Been working on these end tables for my wife for the past few weeks and finally got them finished, well enough for her liking. Used my track saw to cut the miters, there was a ton of tension in the wood, was a pain in the asprin. My ts75 bogged down and didn't want to cut through, made 3 cuts at 20mm each and it was still too much for my tracksaw. After that pain, used my domino on the joints to strengthen them. Finished them with arm-r-seal, of course something went wrong with my last coat, not sure what but I want to strip them and do it again but the wife said no she thought they were fine. Glued on waste blocks near the miters to clamp the joint down, the glue stained the wood or something, sanded and card scraped the hell out of it but you can still tell if you look hard enough. Needless to say, I cussed a lot during this build haha, but the wife is happy so it's all good. I like how they came out overall but wanted them a little longer but didn't have a longer slab to work with.

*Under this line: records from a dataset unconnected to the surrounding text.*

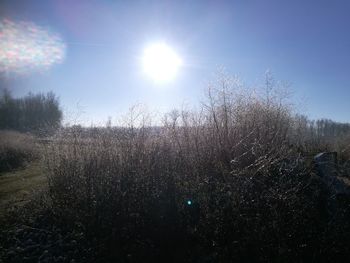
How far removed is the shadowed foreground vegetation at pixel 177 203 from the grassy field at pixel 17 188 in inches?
35.0

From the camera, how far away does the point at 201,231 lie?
605 cm

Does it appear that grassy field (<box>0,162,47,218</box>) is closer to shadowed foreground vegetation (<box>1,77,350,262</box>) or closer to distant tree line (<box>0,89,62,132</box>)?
shadowed foreground vegetation (<box>1,77,350,262</box>)

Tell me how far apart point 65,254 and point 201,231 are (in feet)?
7.89

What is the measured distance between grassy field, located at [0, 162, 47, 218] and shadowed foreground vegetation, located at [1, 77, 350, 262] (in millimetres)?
888

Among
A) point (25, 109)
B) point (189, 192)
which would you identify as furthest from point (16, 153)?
point (25, 109)

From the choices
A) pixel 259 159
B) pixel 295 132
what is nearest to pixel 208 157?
pixel 259 159

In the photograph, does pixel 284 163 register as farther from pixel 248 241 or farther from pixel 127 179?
pixel 127 179

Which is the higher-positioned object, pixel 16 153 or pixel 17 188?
pixel 16 153

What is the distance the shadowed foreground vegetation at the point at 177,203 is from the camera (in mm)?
5801

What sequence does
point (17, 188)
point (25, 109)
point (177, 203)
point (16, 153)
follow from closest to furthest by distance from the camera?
point (177, 203), point (17, 188), point (16, 153), point (25, 109)

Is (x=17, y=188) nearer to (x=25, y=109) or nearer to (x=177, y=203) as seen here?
(x=177, y=203)

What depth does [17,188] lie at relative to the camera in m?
10.0

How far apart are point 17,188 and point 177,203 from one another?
19.2 feet

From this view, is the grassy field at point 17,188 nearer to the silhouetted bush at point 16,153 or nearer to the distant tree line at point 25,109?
the silhouetted bush at point 16,153
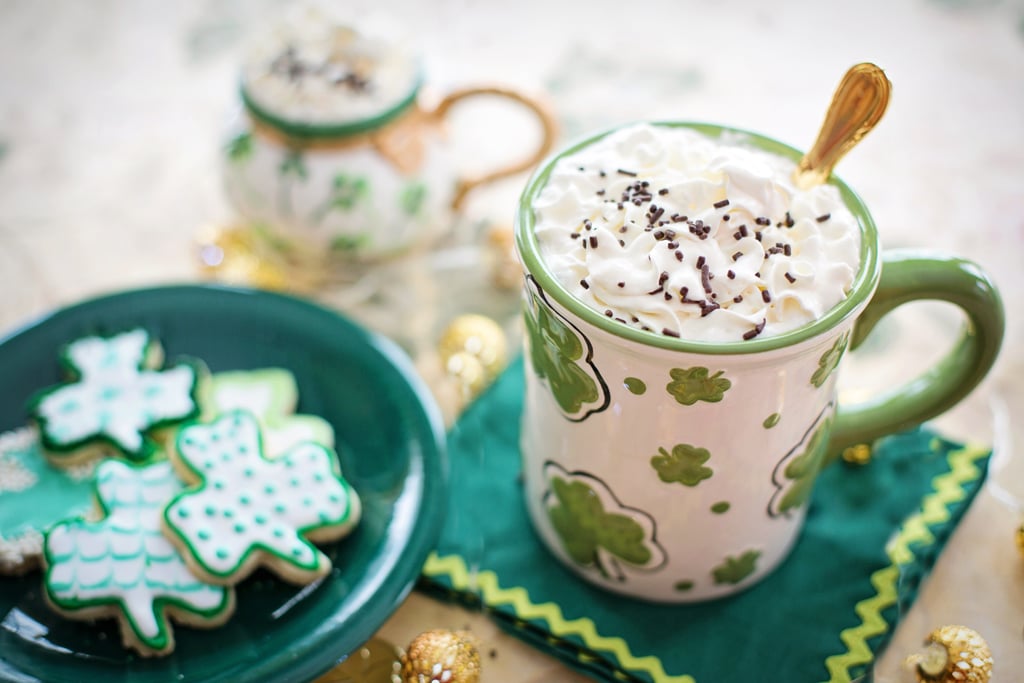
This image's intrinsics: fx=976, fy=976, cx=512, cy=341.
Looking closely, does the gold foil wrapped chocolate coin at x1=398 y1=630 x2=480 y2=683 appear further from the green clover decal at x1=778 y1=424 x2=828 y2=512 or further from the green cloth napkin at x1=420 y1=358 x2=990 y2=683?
the green clover decal at x1=778 y1=424 x2=828 y2=512

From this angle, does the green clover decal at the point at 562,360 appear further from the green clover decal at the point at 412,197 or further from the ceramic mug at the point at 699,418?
the green clover decal at the point at 412,197

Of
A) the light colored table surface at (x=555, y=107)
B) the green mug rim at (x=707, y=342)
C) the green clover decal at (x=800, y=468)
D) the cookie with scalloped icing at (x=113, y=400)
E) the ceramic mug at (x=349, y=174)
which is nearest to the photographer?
the green mug rim at (x=707, y=342)

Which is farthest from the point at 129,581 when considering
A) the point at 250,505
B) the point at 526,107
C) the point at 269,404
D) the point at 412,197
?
the point at 526,107

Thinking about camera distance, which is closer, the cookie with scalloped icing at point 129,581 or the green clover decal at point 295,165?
the cookie with scalloped icing at point 129,581

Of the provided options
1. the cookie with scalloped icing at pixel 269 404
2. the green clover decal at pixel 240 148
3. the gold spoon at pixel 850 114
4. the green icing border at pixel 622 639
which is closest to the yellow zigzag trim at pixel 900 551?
the green icing border at pixel 622 639

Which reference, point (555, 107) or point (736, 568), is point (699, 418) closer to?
point (736, 568)

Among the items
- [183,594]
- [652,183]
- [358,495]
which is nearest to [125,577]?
[183,594]

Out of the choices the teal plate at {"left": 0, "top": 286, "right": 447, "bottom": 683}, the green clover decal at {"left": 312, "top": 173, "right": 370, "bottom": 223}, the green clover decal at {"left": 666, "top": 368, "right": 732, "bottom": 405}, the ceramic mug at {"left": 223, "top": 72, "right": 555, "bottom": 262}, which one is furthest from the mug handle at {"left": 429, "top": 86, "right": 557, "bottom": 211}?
the green clover decal at {"left": 666, "top": 368, "right": 732, "bottom": 405}
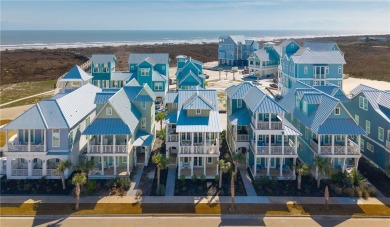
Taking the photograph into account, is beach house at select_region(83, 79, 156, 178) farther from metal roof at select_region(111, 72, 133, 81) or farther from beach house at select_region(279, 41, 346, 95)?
beach house at select_region(279, 41, 346, 95)

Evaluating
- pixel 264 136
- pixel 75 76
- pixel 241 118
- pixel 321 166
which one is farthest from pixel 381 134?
pixel 75 76

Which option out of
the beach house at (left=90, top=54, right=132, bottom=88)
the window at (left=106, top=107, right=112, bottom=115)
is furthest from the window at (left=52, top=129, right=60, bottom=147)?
the beach house at (left=90, top=54, right=132, bottom=88)

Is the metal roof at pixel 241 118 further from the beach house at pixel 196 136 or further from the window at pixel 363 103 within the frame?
the window at pixel 363 103

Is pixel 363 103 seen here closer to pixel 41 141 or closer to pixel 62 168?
pixel 62 168

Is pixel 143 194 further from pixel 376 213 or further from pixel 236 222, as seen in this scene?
pixel 376 213

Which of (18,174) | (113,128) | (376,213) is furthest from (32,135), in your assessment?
(376,213)
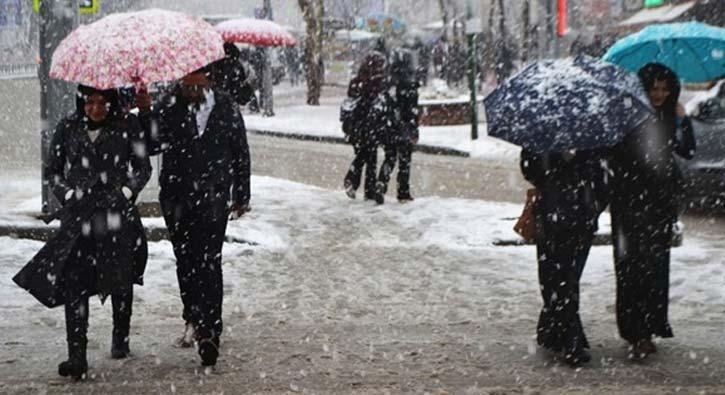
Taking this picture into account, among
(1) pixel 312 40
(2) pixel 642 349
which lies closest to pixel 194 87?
(2) pixel 642 349

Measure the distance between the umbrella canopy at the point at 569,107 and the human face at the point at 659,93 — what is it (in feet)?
0.63

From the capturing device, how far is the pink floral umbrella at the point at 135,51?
6.31m

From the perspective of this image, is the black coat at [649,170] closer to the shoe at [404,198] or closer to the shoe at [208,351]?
the shoe at [208,351]

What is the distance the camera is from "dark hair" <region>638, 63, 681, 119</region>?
264 inches

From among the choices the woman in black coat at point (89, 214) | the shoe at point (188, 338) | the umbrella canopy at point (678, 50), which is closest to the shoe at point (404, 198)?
the umbrella canopy at point (678, 50)

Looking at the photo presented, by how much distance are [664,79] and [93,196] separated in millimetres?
3228

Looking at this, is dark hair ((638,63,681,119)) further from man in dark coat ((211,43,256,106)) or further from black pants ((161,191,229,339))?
man in dark coat ((211,43,256,106))

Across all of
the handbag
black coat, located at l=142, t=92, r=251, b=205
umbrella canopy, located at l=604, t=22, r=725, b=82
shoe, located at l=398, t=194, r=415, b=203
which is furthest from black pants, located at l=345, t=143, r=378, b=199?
black coat, located at l=142, t=92, r=251, b=205

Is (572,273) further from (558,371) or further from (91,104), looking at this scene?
(91,104)

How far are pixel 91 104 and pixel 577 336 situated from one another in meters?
2.94

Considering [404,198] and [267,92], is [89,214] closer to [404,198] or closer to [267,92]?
[404,198]

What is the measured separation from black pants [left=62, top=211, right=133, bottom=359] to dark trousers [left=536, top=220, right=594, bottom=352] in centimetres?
232

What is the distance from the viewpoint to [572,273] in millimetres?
6641

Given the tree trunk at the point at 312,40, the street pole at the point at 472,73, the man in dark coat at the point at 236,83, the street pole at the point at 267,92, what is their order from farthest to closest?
the tree trunk at the point at 312,40
the street pole at the point at 267,92
the street pole at the point at 472,73
the man in dark coat at the point at 236,83
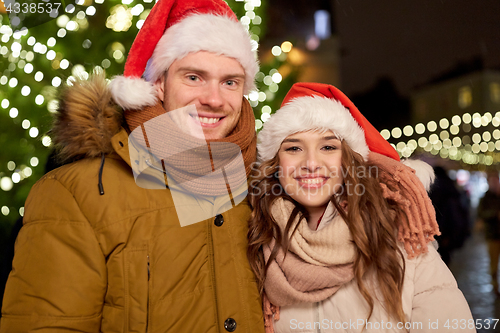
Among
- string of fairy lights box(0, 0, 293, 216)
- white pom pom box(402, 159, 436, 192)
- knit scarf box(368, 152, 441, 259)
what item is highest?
string of fairy lights box(0, 0, 293, 216)

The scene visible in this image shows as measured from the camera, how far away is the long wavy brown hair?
1.68 meters

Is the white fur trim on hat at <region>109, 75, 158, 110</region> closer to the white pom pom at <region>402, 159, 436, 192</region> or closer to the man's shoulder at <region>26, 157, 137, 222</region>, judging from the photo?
the man's shoulder at <region>26, 157, 137, 222</region>

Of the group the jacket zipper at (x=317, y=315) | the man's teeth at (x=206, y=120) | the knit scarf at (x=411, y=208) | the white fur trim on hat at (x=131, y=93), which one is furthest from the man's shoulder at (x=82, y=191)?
the knit scarf at (x=411, y=208)

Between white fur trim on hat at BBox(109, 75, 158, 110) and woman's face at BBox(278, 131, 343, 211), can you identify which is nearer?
white fur trim on hat at BBox(109, 75, 158, 110)

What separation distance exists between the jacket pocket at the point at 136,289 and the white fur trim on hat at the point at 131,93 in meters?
0.70

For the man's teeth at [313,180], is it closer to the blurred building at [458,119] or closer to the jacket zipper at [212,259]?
the jacket zipper at [212,259]

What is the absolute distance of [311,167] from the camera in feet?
5.89

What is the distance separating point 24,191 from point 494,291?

Reactions: Like 6 | EyeCandy! 4 | Way Cool 11


----------



## Tony (Jul 14, 2017)

Those look dang good Joe! We're always the worst critics of our own work. Look fine to me! Tony

Reactions: Agree 3


----------



## Mike Hill (Jul 14, 2017)

Looks great to me also!


----------



## cabomhn (Jul 14, 2017)

Wow, these are really neat. Love how it looks like one finished board. Excellent pieces


----------



## Wildthings (Jul 14, 2017)

Gixxerjoe04 said:


> was a pain in the asprin.



LOL he said "asprin" HeHe

I think they look fabulous especially like the bowties!!

Reactions: Agree 1 | Useful 1


----------



## woodtickgreg (Jul 14, 2017)

I'm in agreement with your wife and the others, they look great. Wood workers need to stop pointing out the flaws in their work. If you didn't point them out most people would never even see them.

Reactions: Agree 4


----------



## barry richardson (Jul 14, 2017)

Very nice Joseph! Are they designed to stand on both legs if so desired?


----------



## Blueglass (Jul 15, 2017)

Nice!


----------



## DKMD (Jul 15, 2017)

Very cool!


----------



## Gixxerjoe04 (Jul 15, 2017)

barry richardson said:


> Very nice Joseph! Are they designed to stand on both legs if so desired?



They could if I wanted to but then they'd be too short, I wish they were bigger but the slab wasn't long enough. Not gonna lie, when I did lay the table on the two ends and it was perfect, I was surprised haha.

Reactions: Funny 1


----------



## NYWoodturner (Jul 15, 2017)

Nice job Joe !


----------